# Crop Segmentation and Classification

In this notebook, we demonstrate and compare techniques for segmentation and classification of crops using Planet imagery. A metric will be established to quantify accuracy of crop classification and will be used to compare technique results.

The general sections are:
1. [Identify area of interest and data](#data)
2. [Crop Segmentation](#segmentation)
3. [Crop Classification](#classification)

## Usage Notes

This notebook was developed in a Docker container. This [Dockerfile](Dockerfile) was used to build the image.

The user-specific planet api key must be stored in the environmental variable $PLANET_API_KEY. To pass this key into the Docker container, add -e PLANET_API_KEY=your_api_key when you call docker run (replace 'your_api_key' with your api key).

In [1]:
# Notebook dependencies
from __future__ import print_function

import copy
import datetime
from functools import partial
import json
import os

import ipyleaflet as ipyl
import ipywidgets as ipyw
from IPython.display import display, Image
import fiona
import pandas as pd
from planet import api
from planet.api import filters
import pyproj
import shapely
from shapely.geometry import shape, mapping
from shapely.ops import transform

<a id='data'></a>

## Identify area of interest and data

Ground truth crop type and boundary data is not easy to come by. Therefore, the area and time of interest for this problem is primarily defined by the availability of ground truth data.
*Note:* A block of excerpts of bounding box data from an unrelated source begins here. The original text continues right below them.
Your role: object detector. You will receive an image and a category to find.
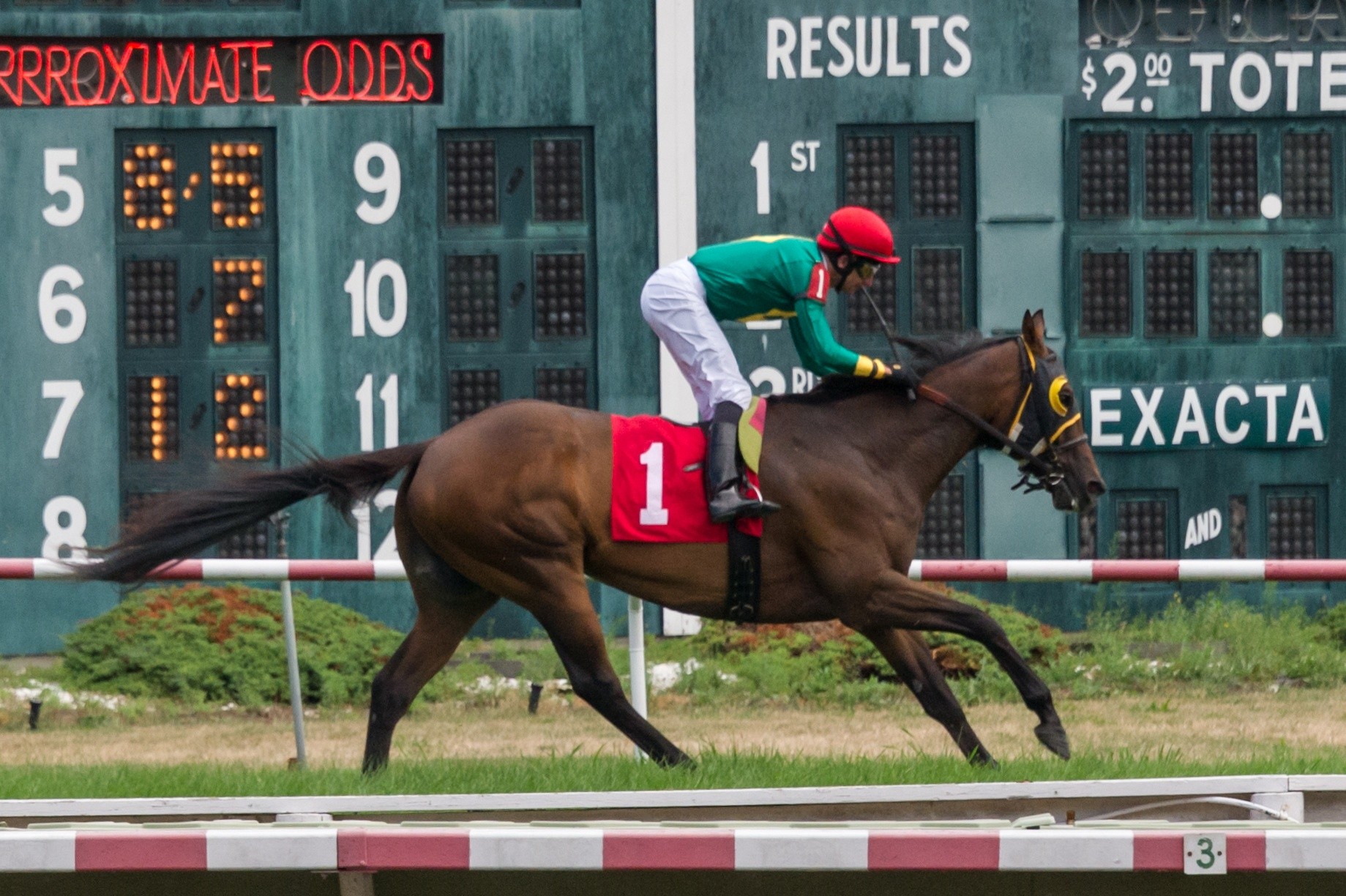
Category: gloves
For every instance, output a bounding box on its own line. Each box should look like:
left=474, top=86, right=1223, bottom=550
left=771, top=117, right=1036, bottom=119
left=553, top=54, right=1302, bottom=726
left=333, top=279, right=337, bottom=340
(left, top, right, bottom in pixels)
left=883, top=360, right=920, bottom=395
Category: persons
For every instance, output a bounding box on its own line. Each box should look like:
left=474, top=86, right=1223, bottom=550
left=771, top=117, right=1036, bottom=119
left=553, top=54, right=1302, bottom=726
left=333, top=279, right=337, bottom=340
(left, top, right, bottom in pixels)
left=641, top=206, right=901, bottom=522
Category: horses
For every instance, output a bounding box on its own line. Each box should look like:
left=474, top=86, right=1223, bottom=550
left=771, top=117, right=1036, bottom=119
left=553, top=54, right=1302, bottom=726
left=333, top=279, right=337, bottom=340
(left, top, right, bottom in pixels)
left=42, top=301, right=1099, bottom=770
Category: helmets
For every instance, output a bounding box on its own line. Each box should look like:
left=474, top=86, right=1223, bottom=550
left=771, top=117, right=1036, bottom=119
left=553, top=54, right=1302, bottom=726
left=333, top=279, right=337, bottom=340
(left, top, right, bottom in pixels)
left=816, top=207, right=901, bottom=264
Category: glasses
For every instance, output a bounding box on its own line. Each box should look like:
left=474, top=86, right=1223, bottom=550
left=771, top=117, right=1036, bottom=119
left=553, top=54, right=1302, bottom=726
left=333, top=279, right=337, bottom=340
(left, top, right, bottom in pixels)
left=858, top=261, right=881, bottom=280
The [2015 Sacramento County Land Use DWR Survey Dataset](http://www.water.ca.gov/landwateruse/lusrvymain.cfm) is a free dataset covering Sacramento county in 2015. It provides hand-adjusted boundaries and provides crop types.

The satellite imagery we will use in this study are Landsat 8 and SSO Planetscope 2 imagery. SSO Planetscope 2 satellites were launched Feb 14, 2017 ([news release](https://www.planet.com/pulse/planet-launches-satellite-constellation-to-image-the-whole-planet-daily/)), therefore they did not image Sacramento county in 2015. Landsat 8 will be used as a bridge between 2015 and 2017.

### Explore Ground Truth Data

#### Downloading data
To obtain and prepare the ground truth data, download the shapefile zip file from (http://www.water.ca.gov/landwateruse/docs/landusedata/shapes/15sa.zip) and then unzip into /data.

Execute the following commands in `crop-classification` directory:
```
mkdir data
mkdir data/dwr_survey
wget http://www.water.ca.gov/landwateruse/docs/landusedata/shapes/15sa.zip
unzip 15sa.zip -d data/dwr_survey/
```

expected output:
```
Archive:  15sa.zip
  inflating: data/dwr_survey/SA15.dbf  
  inflating: data/dwr_survey/SA15.jgw  
  inflating: data/dwr_survey/SA15.jpg  
  inflating: data/dwr_survey/SA15.prj  
  inflating: data/dwr_survey/SA15.shp  
  inflating: data/dwr_survey/SA15.shp.xml  
  inflating: data/dwr_survey/SA15.shx  
  inflating: data/dwr_survey/DWR Data Disclaimer.pdf  
  inflating: data/dwr_survey/SA15Meta.pdf  
  inflating: data/dwr_survey/attributes_rev02102010.pdf  
  inflating: data/dwr_survey/09legend.pdf  
```

In [2]:
# Let's specify the shapefile location and ensure it indeed exists
survey_shapefile = 'data/dwr_survey/SA15.shp'
assert os.path.isfile(survey_shapefile)

#### Load the survey shapefile

We will use [fiona](http://toblerity.org/fiona/manual.html) to load the shapefile, [shapely](http://toblerity.org/shapely/manual.html) to manage the geometries

##### Reproject to WGS84

What is the coordinate reference system for this dataset?

In [3]:
with fiona.open(survey_shapefile, 'r') as survey_data:
    src_proj = survey_data.crs['init']
print(src_proj)

epsg:26910


Turns out it is [EPSG:26910](http://spatialreference.org/ref/epsg/26910/). Geojson only supports [EPSG:4326](http://spatialreference.org/ref/epsg/4326/). We will need to reproject the shapes.

In [4]:
# define projection
# from shapely [docs](http://toblerity.org/shapely/manual.html#shapely.ops.transform)
dst_proj = 'epsg:4326'
project_to_wkt = partial(
    pyproj.transform,
    pyproj.Proj(init=src_proj),
    pyproj.Proj(init=dst_proj))

def project_feature(feat):
    g1 = shape(feat['geometry'])
    g2 = transform(project_to_wkt, g1)
    feat['geometry'] = mapping(g2)

##### Filter survey data to agricultural classes

The survey data has attributes that provide the crop type. These attributes are described in a pdf distributed with the shapefile. It was unzipped along with the shapefile files and is located at `data/dwr_survey/09legend.pdf`.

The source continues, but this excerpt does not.